This week, we are showcasing several women who have made a significant impact on the industry and many people within it. Today, we sat down with Lisa Wexler, the fourth of five interviews in our Women in Construction Week series, to discuss her motivations, core values, decision-making, and advice for women in the industry. We thank Lisa for taking the time to speak with us, and we hope you enjoy the insight she has to share.
Lisa Wexler was named President in 2005, becoming the third generation of Wexlers to run Elaine Construction, a full service construction management firm. For over two decades, Lisa has led construction projects for a broad range of clients in the Institutional, Healthcare, Fitness, Corporate Interiors, and Retail Banking Sectors. Her construction knowledge and her ability to build a team dedicated to service and quality workmanship are assets to her clients. Lisa is a frequent public speaker on the topic of Women in Leadership, is an advisor for Woman for Exchange Leadership and Learning (WELL) an A/E/C Indsutry Group, and is Past President of the Associated General Contractors of MA (AGC-MA).
1. How do you ensure your organization and its activities are aligned with your “core values”?
Elaine Construction’s culture is strong and ever present. Family, Philanthropy, Service – to our Clients, Employees, and Partners is both the legacy and future of this company. We value equity in the workplace, which for us, extends into the field. How do we do this? We are aligned in these values because we live them, and work to achieve balance among them. When you come to work at Elaine, you become a part of the family. We are invested in your success, health, and happiness, and in turn, you ours. Service to others is not relegated to a distinct time during the year, but carried out in many different ways throughout the year. We build, serve a meal, gather gifts and toiletries, and food, lend an ear, and more. These activities bond us and help us develop an appreciation for the abundance that surrounds us.
2. How do you support gender equality in the workplace?

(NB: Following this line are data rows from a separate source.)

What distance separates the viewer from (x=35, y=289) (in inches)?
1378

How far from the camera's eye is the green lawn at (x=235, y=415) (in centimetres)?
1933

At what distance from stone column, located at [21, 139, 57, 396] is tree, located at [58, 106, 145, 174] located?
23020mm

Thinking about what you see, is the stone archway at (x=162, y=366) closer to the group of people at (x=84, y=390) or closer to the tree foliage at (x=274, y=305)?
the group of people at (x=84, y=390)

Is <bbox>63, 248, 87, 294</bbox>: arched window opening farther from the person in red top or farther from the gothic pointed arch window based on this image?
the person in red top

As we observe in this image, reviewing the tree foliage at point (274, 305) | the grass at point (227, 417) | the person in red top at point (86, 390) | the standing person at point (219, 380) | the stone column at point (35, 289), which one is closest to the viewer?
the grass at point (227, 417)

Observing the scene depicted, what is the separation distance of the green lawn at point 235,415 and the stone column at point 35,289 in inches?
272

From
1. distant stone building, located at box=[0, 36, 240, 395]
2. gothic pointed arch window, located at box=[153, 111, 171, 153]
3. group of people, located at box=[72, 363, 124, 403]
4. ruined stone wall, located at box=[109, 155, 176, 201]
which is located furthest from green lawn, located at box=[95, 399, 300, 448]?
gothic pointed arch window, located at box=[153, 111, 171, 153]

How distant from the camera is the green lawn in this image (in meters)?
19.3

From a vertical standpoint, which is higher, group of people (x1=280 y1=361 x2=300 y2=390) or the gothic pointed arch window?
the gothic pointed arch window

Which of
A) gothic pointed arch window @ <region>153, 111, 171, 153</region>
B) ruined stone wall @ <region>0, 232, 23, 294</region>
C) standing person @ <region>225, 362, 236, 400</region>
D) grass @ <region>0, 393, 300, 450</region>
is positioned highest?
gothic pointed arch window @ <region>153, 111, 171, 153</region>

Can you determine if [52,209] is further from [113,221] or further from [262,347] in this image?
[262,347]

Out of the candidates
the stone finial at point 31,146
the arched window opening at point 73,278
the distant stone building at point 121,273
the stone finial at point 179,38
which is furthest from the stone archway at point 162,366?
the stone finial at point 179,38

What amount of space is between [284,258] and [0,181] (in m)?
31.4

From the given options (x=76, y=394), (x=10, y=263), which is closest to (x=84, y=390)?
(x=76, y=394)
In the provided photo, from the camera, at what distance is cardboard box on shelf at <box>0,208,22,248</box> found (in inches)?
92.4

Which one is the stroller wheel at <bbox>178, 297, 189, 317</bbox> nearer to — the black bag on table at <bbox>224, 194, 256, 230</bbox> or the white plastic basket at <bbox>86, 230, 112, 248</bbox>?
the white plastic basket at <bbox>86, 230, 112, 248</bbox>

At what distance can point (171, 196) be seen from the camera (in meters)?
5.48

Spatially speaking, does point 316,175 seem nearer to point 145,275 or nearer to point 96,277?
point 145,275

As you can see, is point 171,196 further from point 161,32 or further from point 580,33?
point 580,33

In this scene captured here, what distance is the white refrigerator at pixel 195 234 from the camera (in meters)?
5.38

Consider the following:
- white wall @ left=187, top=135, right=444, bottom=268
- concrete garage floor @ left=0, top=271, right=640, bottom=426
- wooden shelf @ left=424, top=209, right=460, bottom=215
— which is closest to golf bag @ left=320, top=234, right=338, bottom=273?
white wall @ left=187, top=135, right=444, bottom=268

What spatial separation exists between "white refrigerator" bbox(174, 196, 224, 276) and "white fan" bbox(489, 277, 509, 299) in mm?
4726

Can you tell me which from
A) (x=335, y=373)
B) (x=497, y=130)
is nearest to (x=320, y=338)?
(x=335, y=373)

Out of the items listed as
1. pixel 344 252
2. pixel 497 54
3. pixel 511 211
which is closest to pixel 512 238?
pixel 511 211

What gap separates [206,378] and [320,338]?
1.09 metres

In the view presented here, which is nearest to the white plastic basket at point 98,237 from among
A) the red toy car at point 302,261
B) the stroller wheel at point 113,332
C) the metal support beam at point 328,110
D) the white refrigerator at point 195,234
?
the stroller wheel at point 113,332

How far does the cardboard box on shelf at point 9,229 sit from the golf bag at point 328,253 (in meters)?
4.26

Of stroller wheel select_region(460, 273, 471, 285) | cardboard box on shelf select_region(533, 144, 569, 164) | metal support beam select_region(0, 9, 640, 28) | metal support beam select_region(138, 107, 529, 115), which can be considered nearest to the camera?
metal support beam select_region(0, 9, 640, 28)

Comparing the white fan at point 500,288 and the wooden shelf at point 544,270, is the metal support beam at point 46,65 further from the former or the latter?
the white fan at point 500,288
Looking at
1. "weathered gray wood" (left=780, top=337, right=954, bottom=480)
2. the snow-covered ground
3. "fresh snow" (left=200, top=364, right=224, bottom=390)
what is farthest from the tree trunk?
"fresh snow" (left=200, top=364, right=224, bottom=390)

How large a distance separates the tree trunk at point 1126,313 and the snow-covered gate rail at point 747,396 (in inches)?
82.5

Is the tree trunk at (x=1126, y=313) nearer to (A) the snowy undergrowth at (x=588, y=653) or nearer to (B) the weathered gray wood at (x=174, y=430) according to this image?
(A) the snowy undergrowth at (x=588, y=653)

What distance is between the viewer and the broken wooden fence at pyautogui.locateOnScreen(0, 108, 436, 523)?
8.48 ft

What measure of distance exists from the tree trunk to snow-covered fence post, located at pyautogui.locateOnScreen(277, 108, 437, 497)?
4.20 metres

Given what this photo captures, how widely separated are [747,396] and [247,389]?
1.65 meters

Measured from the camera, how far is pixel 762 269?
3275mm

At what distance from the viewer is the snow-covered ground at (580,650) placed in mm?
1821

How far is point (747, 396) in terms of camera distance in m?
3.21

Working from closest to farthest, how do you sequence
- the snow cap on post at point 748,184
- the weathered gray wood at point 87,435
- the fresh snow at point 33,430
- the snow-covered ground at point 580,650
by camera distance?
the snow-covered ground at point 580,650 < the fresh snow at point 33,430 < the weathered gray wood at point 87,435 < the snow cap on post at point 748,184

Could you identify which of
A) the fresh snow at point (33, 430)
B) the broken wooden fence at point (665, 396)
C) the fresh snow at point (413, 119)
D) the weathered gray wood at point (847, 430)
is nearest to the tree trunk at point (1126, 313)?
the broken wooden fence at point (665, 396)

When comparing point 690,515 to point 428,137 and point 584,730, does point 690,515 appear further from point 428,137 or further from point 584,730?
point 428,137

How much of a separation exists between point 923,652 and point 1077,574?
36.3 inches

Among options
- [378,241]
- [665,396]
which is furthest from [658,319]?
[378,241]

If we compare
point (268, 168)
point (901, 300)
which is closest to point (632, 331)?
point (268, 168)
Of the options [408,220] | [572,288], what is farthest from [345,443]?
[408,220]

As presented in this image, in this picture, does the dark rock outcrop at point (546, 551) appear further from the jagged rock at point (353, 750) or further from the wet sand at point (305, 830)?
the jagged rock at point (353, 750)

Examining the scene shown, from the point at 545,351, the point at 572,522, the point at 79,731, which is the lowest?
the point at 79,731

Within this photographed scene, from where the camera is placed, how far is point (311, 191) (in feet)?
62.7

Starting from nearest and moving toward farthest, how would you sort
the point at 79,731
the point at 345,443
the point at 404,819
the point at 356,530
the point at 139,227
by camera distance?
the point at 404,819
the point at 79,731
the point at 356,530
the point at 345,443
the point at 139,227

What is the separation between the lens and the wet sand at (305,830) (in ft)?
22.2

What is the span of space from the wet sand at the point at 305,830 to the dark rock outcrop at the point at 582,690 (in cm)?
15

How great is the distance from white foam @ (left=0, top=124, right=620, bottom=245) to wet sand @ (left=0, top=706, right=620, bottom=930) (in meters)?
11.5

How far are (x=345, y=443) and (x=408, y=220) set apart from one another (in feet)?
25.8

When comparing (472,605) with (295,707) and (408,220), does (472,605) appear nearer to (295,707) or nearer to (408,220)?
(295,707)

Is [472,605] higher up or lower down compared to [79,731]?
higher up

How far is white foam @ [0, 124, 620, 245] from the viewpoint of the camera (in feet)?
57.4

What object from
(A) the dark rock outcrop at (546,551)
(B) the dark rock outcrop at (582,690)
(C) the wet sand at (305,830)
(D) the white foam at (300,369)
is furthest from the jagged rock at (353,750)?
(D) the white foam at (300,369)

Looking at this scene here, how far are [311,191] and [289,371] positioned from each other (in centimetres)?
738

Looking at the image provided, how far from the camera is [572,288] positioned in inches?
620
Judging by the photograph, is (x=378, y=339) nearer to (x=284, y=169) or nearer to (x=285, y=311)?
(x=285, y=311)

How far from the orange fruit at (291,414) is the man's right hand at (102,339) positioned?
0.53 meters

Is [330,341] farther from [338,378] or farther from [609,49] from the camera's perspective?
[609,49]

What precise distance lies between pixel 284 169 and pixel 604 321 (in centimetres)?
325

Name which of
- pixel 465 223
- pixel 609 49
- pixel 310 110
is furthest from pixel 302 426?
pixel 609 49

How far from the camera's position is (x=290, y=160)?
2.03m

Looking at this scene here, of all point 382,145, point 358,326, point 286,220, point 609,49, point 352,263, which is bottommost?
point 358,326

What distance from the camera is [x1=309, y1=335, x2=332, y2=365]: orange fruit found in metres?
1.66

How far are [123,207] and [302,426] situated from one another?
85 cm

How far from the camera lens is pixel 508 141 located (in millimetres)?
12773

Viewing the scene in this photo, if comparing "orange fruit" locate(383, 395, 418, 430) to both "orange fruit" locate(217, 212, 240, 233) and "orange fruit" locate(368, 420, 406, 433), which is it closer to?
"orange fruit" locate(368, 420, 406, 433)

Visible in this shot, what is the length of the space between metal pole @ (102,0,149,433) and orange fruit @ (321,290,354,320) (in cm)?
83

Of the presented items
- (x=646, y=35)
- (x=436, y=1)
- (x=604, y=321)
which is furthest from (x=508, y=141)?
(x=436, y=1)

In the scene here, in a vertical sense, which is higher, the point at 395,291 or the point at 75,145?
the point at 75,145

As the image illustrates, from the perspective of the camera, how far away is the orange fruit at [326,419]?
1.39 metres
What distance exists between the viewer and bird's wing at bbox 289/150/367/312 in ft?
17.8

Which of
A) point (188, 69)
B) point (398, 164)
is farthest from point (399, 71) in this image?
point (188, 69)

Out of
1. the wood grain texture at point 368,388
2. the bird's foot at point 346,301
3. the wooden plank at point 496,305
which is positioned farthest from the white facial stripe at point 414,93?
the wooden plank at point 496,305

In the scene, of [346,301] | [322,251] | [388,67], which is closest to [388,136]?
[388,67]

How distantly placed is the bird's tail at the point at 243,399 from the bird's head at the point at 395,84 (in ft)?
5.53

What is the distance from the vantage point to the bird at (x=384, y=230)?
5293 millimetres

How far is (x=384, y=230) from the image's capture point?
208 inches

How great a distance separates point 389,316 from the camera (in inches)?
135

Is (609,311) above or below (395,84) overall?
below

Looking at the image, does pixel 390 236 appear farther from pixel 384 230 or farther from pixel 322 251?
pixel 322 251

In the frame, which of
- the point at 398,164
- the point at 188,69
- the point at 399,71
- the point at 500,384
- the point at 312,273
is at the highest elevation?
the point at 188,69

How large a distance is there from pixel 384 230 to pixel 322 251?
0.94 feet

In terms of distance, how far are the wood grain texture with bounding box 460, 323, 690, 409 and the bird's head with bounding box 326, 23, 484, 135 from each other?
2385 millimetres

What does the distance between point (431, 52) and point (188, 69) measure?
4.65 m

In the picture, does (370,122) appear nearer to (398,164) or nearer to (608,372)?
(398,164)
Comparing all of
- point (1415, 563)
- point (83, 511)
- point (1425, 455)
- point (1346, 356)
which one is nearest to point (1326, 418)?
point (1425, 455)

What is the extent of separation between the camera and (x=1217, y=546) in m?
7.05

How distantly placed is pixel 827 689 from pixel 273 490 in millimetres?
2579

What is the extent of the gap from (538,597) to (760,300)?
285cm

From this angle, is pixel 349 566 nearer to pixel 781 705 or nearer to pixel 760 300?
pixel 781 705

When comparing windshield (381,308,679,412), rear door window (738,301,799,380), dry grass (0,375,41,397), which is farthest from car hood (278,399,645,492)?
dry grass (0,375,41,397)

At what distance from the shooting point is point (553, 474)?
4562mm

We are a third generation, family owned, woman certified business enterprise. We proudly promote these attributes, and believe that in doing so we attract a diversity of employees to our workplace. Elaine Construction was one of the very first companies to sign Mayor Marty Walsh’s 100% Talent Compact – a program led by former Lt. Governor Evelyn Murphy that uses a toolkit to analyze pay in organizations, ultimately ensuring parity.
3. What motivates you as a leader?
Stewardship of this company that was founded by my grandfather, Leo Wexler, named for my grandmother Elaine Wexler Kopans, who sustained the business after my grandfather’s passing, and before my father ran the company, motivates me. As a leader I think often of my four children and the example I want to set for them. I hope to leave them in the knowledge that they can be both strong and kind, and that these are not mutually exclusive attributes.
4. What do you think is the most significant barrier to female leadership?
I believe that barriers to female leadership start early by messaging gender appropriate careers. Clearly that message was not delivered to me, or I would not be in construction. Values and interests should be encouraged and explored, not defined by gender. I believe our educational institutions play an important role in disrupting this norm and encourage them to embrace it.
5. Can you name a person who has had a tremendous impact on you as a leader / mentor? Why and how did this person impact your life?
My father has been the most influential person in my life. I am blessed to have grown up in the business working side by side with him. He is my confidant, my advocate, and my greatest supporter. When he passed the torch to me in 2001, he had prepared me well for my role as President of Elaine Construction.
6. What advice would you give to women trying to break into the industry?
Women need not try to break into the construction industry. The door is wide open. We welcome you, and need you to ensure its success and viability. We encourage young women and those looking to make a career change to let go of their preconceived notions of this industry. Construction is a career that offers many avenues for success – and women do succeed. You can too.